And considering the utterly brazen effort of the US/EU to subvert Belarus and transform it into a neoliberal corporate colony and a fascist bastion of Russophobia, you really have some nerve mentioning this country on par with Mordor-on-the-Potomac.

Posted by: Constantine | Sep 13 2020 21:50 utc | 24

One has to wonder how many international organizations the US has by the short and curlies.

Posted by: Dick | Sep 13 2020 21:58 utc | 25

Whilst we're pondering fake US-invented UN organisations, it's probably time to mention the IAEA and its insanely myopic focus on Iran, and only Iran.
How "international" is that?

Posted by: Hoarsewhisperer | Sep 14 2020 2:52 utc | 26

The solution to this issue is obvious, so obvious I'm really surprised that it hasn't been put in place yet.
These election inspection and validation teams are primarily comprised of former politicians, politicians who for whatever reason have a reputation for honesty (yeah right 99% of 'em are neolibs so that's obviously untrue) and who have a bit of an international profile.
There are far more of these types than there are cushy little gigs for them.
Many have made a play at a big UN gig and either done their time or in the case of women, hit the 'glass ceiling'. Mary Robinson former president of Ireland who went on to become boss of UN Human Rights division is a classic example. That job was the highest she could get try as she might there is no way the UN is going to select a woman to be UN Secretary General. So after her term at UNHRC finished no more gigs for Robinson, consequently she got burned last year when she tried to sell the world a crock about, Sheikha Latifa, the daughter of the evil prick in charge of Dubai/UAE.

There are literally hundreds of these former politicians around and many of them have been cast on the slag heap of the oligarchy simply because there are not enough gigs to go around.
They know that other retired pols owed bigger favours by the oligarchy will always get the high paying gigs ahead of them so many have nothing to lose if they are merely required to tell the truth without putting any spin on it. That is how the Euro election monitoring mob first started out, and there no reason why some foundation cannot do exactly the same, set up a monitoring team to observe what goes down in the Venezuela election and tell the truth about it afterwards.

Of course the borg will eventually wake up to this and try to heavy/bribe/extort a team member to lie. But not initially, if Iran, Russia, China set up a London based 'foundation' recruit some ex-pols with nothing to lose to do an honest job and report about it honestly there will be many takers as long as the pay is good.

* **WHAT TO WORK ON**:
A) Answer these questions from the comment thread on international organizations and election monitoring.
(i) Which organization does the commenter Hoarsewhisperer say focuses only on Iran?
(ii) What office did Mary Robinson hold before she led the UN Human Rights division?
(iii) In which city does the last comment suggest basing the proposed foundation?
B) Resume the comment thread on international organizations and election monitoring, starting after its last sentence.
The records have no connection to the text above.

* **STORED RECORDS**:
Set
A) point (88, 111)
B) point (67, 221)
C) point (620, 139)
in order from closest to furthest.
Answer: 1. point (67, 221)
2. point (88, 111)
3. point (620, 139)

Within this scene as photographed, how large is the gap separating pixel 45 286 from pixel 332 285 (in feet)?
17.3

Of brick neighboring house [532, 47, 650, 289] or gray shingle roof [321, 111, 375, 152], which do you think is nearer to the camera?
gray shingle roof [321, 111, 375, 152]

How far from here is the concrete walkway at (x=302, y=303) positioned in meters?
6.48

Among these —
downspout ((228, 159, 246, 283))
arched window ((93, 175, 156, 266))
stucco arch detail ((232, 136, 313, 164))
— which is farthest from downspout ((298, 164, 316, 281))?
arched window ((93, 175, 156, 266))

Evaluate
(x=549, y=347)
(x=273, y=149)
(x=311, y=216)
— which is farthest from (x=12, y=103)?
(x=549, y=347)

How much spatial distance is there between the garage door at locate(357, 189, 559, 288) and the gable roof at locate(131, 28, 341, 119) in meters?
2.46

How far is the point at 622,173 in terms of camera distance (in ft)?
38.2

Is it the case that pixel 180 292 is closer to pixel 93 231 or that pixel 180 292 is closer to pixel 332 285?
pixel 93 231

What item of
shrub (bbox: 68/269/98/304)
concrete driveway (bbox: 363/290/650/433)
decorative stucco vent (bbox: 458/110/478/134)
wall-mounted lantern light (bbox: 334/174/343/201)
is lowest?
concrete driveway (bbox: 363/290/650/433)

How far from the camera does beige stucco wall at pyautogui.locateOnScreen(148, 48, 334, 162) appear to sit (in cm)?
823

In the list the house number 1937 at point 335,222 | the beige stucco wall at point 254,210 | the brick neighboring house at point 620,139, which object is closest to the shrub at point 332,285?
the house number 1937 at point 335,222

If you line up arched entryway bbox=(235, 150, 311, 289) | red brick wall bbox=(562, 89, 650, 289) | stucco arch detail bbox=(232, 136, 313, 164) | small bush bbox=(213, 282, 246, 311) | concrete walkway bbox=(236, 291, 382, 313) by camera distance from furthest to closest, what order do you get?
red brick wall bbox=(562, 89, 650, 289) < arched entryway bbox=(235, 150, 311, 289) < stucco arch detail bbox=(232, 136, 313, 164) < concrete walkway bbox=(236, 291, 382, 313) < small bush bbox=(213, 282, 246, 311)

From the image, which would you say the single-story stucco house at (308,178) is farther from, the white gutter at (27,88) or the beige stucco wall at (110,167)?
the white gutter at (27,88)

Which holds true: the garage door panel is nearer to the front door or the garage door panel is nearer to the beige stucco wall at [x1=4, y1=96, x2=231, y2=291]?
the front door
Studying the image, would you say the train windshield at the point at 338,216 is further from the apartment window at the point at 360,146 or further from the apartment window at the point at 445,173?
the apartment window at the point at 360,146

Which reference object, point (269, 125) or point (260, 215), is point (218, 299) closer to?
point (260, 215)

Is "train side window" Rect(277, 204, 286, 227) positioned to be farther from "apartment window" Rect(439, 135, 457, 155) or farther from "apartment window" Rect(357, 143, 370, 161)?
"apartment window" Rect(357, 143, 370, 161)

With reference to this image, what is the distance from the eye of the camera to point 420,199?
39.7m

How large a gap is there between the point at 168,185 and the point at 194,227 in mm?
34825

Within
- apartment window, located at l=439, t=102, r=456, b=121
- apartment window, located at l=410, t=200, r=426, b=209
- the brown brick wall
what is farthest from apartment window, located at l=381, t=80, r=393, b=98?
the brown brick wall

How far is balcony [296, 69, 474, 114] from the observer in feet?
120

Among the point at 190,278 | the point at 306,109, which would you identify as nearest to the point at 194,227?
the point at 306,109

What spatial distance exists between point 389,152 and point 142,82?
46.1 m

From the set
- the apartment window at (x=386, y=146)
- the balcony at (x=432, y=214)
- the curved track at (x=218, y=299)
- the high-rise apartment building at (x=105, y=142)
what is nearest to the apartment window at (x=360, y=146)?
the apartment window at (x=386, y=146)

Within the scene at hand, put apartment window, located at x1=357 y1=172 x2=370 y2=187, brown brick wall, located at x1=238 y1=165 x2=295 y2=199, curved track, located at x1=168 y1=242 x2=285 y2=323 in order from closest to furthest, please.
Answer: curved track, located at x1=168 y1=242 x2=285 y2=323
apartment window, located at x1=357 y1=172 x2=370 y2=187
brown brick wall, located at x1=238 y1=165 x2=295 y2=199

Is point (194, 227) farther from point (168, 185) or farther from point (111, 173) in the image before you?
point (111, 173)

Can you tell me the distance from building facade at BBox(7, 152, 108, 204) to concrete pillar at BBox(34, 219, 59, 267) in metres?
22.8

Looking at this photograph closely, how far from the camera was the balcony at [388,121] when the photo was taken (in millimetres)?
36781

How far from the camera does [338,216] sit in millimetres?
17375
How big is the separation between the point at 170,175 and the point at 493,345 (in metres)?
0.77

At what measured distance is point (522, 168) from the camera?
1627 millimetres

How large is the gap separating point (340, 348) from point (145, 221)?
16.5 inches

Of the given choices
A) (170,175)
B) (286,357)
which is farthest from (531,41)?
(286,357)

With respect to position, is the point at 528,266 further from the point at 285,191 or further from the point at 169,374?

* **EXPECTED OUTPUTS**:
A)
(i) The IAEA
(ii) President of Ireland
(iii) London

B)
A handful of 'honest' pols could blow the wannabe Venezuela coup out of the water.
The stakeholders have enough data on well known pols from everywhere to know who is under the empire's thumb and who is free of it to choose widely.

Posted by: Debsisdead | Sep 14 2020 6:55 utc | 27

Venezuela elections 2018

"Daniel Kovalik teaches international human rights at the University of Pittsburgh Law School. His most recent book is “The Plot to Attack Iran.”

I just returned from observing my fourth election in Venezuela in less than a year. Jimmy Carter has called Venezuela’s electoral system “the best in the world,” and what I witnessed was an inspiring process that guarantees one person, one vote, and includes multiple auditing procedures to ensure a free and fair election.

I then came home to the United States to see the inevitable “news” coverage referring to Venezuela as a “dictatorship” and as a country in need of saving.

elections


Posted by: arby | Sep 14 2020 11:18 utc | 28

Posted by: Debsisdead | Sep 14 2020 6:55 utc | 27

Nice elaboration of the situation with NGOs. For many of those people, those are the best jobs available to them, so of course they can be coerced.

---

In PR it is called the "independent third-party testimonial technique" and it is ubiquitous. Marketing is basically the study of how to gull your fellow humans effectively, everybody ought to learn about it in school. study it, just a prophylaxis.

But it has been over-employed of late, so they are having to invent new "independent third-parties" all the time now, and the Chumps are wising up.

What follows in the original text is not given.